Are equilibrium experiments totally useless? No, you can still choose to run
until equilibrium is reached and include the last scan in your global fit
of the velocity data, although it won't make much of a difference. So why is
the literature full of equilibrium experiments? I guess the reason is that
it is simple to fit an exponential. You don't even need a computer to do that.

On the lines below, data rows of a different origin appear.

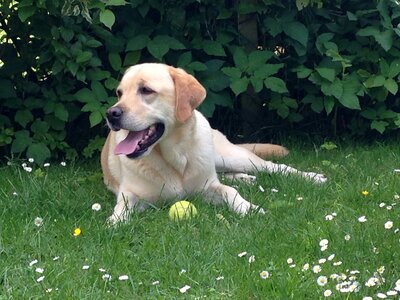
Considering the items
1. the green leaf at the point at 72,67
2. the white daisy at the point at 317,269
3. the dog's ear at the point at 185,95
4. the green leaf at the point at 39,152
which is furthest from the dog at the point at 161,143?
the white daisy at the point at 317,269

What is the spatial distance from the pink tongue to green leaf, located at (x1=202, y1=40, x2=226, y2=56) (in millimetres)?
1482

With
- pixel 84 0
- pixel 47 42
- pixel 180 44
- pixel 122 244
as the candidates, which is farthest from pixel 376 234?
pixel 47 42

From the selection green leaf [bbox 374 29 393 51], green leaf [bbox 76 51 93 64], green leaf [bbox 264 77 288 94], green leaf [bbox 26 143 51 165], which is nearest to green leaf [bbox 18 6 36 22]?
green leaf [bbox 76 51 93 64]

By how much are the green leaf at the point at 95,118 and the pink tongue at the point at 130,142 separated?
2.75 ft

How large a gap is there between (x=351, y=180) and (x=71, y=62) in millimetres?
1929

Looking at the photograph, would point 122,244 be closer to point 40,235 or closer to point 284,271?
point 40,235

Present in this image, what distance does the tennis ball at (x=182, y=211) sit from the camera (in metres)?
3.89

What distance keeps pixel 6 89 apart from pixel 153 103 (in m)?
1.59

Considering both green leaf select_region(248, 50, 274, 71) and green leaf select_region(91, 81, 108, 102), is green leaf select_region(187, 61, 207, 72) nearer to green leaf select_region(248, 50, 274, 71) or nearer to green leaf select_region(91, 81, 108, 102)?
green leaf select_region(248, 50, 274, 71)

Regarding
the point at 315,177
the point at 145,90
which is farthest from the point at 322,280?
the point at 315,177

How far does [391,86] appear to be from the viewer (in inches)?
211

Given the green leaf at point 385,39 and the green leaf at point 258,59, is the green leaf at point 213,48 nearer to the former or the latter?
the green leaf at point 258,59

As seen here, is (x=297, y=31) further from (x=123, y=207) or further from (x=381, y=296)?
(x=381, y=296)

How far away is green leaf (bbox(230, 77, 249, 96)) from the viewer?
5.29m
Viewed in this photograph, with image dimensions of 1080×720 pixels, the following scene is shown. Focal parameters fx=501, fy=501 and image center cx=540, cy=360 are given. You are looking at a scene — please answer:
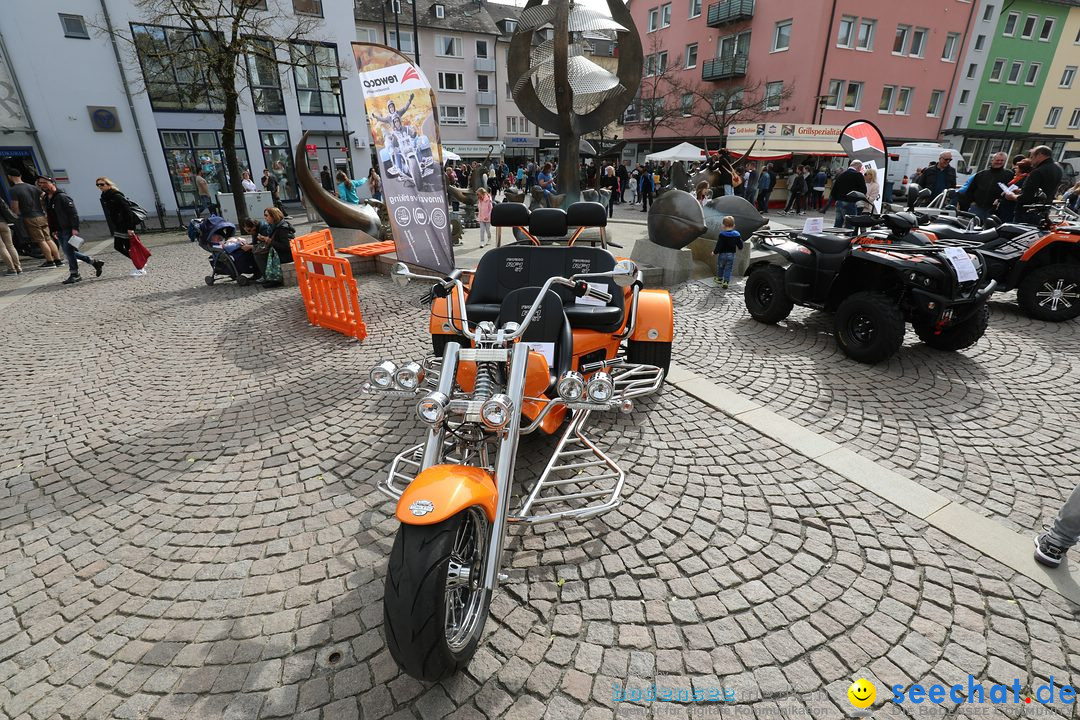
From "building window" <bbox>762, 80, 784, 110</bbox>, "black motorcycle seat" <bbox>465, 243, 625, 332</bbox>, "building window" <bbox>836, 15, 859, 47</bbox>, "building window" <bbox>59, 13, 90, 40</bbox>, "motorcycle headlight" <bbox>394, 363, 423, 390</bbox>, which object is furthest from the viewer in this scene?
"building window" <bbox>762, 80, 784, 110</bbox>

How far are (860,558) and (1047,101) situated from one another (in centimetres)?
5117

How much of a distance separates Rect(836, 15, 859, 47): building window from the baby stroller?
31761 millimetres

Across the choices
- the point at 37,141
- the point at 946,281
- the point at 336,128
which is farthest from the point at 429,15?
the point at 946,281

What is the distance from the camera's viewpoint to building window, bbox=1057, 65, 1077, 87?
35156mm

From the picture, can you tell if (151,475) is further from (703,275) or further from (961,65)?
(961,65)

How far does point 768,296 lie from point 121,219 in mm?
11284

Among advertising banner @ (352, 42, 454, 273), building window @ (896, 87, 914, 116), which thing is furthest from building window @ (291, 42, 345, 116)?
building window @ (896, 87, 914, 116)

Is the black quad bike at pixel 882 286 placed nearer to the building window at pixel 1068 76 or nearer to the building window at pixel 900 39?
the building window at pixel 900 39

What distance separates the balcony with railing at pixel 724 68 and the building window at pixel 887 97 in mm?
8127

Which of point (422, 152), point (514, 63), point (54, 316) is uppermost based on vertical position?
point (514, 63)

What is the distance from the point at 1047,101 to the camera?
116 ft

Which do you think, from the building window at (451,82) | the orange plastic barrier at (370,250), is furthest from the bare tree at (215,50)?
the building window at (451,82)

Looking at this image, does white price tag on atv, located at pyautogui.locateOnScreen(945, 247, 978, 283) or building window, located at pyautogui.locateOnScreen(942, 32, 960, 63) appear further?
building window, located at pyautogui.locateOnScreen(942, 32, 960, 63)

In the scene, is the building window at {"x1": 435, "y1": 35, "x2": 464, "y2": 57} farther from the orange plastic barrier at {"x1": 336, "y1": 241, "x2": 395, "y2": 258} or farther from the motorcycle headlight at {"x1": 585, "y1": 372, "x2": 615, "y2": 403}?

No finite element solutions of the Lamm equation are needed, no large computers
for high-resolution fitting are needed. The price that is paid when running
equilibrium experiments is loss and lack of information, lack of precision,
long instrument times, and basically useless results when compared to velocity
experiments.
Summary:
Sedimentation equilibrium experiments are basically useless unless they are used
in analytical buoyant density mode, in which case different questions are asked
than in a velocity experiment and they can actually provide very useful
experimental data (see:
Matthew Meselson and Franklin W. Stahl. THE REPLICATION OF DNA IN ESCHERICHIA COLI.
Proc Natl Acad Sci U S A. 1958 Jul 15; 44(7): 671–682). Design your experiments
as velocity experiments with this information in mind and make the most out
of your expensive samples and instrument.